Deep-sequencing analysis identified an average of 26,000 nanobody variants per library, with a total of 199 unique CDR3s for nanomice and 192 unique CDR3s for llama. Overall, they identified 2 sets of highly neutralizing nanobodies. Group 1 antibodies evade antigenic drift by recognizing a highly conserved RBD region in coronaviruses that is rarely targeted by traditional human antibodies. Group 2 antibodies exclusively focused on the RBD-ACE2 interface and did not neutralize variants with E484K or N501Y substitutions. Interestingly, group 2 nanobodies show full neutralization activity against the variants when expressed in the form of homotrimers, surpassing the activity of the most potent SARS-CoV-2 antibodies identified to date.
Based on these findings, the authors concluded that multivalent nanobodies overpower SARS-CoV-2 mutations using 2 separate mechanisms - 1. recognition of conserved regions inaccessible to human antibodies and 2. enhanced focus on the ACE2 binding domain. Thus, while new SARS-CoV-2 strains continue to emerge globally and compromise vaccines, nanobodies may be promising tools to help prevent COVID-19 mortality.
Study is proof of principle that engineered nanomice can produce highly potent anti-SARS-CoV-2 RBD nanobodies
According to the authors, a key contribution of their work is the creation of nanobody-producing mice. Although previous studies have explored the transgenic expression of 1 or 2 llama VHHs, this work replaces the entire VH domain with 30 VHHs. This leads to physiological recombination and selection during ontogeny.
Their nanomouse 1.0 can produce high-affinity nanobodies and can be further improved by increasing the number of VHHs available. This can be achieved by producing a second allele with VHHs from llamas, guanacos, and vicuñas, which are the 3 camelids not represented in this work.

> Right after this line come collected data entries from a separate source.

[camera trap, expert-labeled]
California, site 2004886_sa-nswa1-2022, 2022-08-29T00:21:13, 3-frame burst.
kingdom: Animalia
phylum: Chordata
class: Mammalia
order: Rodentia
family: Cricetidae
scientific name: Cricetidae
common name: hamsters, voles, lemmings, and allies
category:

The researchers hope that such improvements in animal models will help popularize the development of nanobodies against infectious diseases or other basic applications. The authors used the engineered nanomice to produce highly potent and specific nanobodies against SARS-CoV-2 RBD, as a proof of principle.
Although several monoclonal antibodies isolated from humanized mice or COVID-19 patients have successfully blocked the RBD-ACE2 interface, immunotherapies with these antibodies are prone to escape variants with mutations around the ACE2-binding motif.
The anti-RBD nanobodies isolated by the researchers were able to overcome this limitation in 2 ways. Although the llama nanobodies, Nb15 and Nb56 inhibit ACE2 binding to the original SARS-CoV-2 spike, they were not effective against variants with E484K or N501Y substitutions. However, these nanobodies show remarkable neutralization potency in multimeric form. The authors believe this is likely because of increased affinity for the trimeric spike or the simultaneous cross-linking of multiple spikes on the viral membrane.
The nanomice nanobodies, Nb12 and Nb30 recognize a highly conserved RBD region among Sarbecoviruses that is not accessible to most human antibodies. Since this region is outside the ACE2 binding motif, Nb-RBD contacts are not affected by E484K or N501Y substitutions.
Although the conserved domain does not overlap with the ACE2 binding motif, structural studies by the authors show that this class of nanobodies interferes sterically with ACE2-RBD associations.
Based on these features, the authors are hopeful that their nanobodies may offer valuable tools for passive immunotherapy or pulmonary delivery against both current and future SARS-CoV-2 variants of concern.